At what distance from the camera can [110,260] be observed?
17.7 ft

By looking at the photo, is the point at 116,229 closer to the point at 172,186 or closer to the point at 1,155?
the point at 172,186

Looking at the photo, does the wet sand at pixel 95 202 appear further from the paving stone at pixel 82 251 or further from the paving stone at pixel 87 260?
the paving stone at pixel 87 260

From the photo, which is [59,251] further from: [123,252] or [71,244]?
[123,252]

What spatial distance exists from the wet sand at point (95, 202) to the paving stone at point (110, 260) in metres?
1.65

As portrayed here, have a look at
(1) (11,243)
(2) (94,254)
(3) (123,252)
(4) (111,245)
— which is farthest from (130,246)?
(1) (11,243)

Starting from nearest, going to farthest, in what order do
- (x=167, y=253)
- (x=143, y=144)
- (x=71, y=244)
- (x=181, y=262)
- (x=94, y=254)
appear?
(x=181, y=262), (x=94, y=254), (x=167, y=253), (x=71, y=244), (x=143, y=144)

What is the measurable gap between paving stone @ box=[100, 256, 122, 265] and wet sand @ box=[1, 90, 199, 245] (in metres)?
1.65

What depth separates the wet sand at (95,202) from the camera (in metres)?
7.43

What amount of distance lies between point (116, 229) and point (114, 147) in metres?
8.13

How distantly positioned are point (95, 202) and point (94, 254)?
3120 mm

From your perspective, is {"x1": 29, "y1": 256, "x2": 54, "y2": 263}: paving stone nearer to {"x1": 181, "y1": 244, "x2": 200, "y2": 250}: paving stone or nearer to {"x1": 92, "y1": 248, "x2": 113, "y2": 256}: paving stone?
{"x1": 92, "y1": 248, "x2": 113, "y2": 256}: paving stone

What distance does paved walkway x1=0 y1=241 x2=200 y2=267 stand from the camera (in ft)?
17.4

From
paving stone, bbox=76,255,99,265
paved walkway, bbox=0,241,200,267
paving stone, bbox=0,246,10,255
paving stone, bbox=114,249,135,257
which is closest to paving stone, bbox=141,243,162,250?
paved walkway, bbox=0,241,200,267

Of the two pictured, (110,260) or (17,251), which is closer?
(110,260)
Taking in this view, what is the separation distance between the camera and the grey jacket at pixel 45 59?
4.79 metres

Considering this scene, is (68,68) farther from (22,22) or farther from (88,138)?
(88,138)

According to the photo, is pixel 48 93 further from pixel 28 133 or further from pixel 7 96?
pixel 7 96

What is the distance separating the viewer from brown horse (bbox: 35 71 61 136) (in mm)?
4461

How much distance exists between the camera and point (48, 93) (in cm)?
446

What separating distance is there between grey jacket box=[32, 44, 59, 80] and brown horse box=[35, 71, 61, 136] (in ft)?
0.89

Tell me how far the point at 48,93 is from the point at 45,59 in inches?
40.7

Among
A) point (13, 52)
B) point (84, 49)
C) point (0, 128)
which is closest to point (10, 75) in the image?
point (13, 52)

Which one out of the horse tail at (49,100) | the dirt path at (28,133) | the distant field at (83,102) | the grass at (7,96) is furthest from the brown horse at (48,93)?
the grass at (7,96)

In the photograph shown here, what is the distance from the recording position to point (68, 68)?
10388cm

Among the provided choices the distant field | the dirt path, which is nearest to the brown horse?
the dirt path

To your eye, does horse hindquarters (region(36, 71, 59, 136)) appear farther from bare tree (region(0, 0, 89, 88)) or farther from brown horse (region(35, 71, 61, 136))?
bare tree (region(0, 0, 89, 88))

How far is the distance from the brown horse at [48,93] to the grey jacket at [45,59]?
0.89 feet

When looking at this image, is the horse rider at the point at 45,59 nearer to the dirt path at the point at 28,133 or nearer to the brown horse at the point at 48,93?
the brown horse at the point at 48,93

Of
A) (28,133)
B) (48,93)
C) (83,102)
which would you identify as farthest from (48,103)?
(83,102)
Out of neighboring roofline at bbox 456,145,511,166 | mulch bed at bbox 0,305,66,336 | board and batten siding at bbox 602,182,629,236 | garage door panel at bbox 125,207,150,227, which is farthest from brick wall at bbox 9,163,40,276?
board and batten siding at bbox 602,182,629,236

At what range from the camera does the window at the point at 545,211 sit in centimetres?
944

Instructions to follow »
Lay out the part of the records that opens with the line containing "Out of neighboring" and runs through the end of the records as a two-column CSV headed record_text and answer. Use one row per record, put each value in a single quoted field, and replace any line breaks with spaces.

Complete output »
record_text,answer
"Out of neighboring roofline at bbox 456,145,511,166 | mulch bed at bbox 0,305,66,336 | board and batten siding at bbox 602,182,629,236 | garage door panel at bbox 125,207,150,227, which is farthest from brick wall at bbox 9,163,40,276?","board and batten siding at bbox 602,182,629,236"
"At what range from the camera does the window at the point at 545,211 sit in centimetres?","944"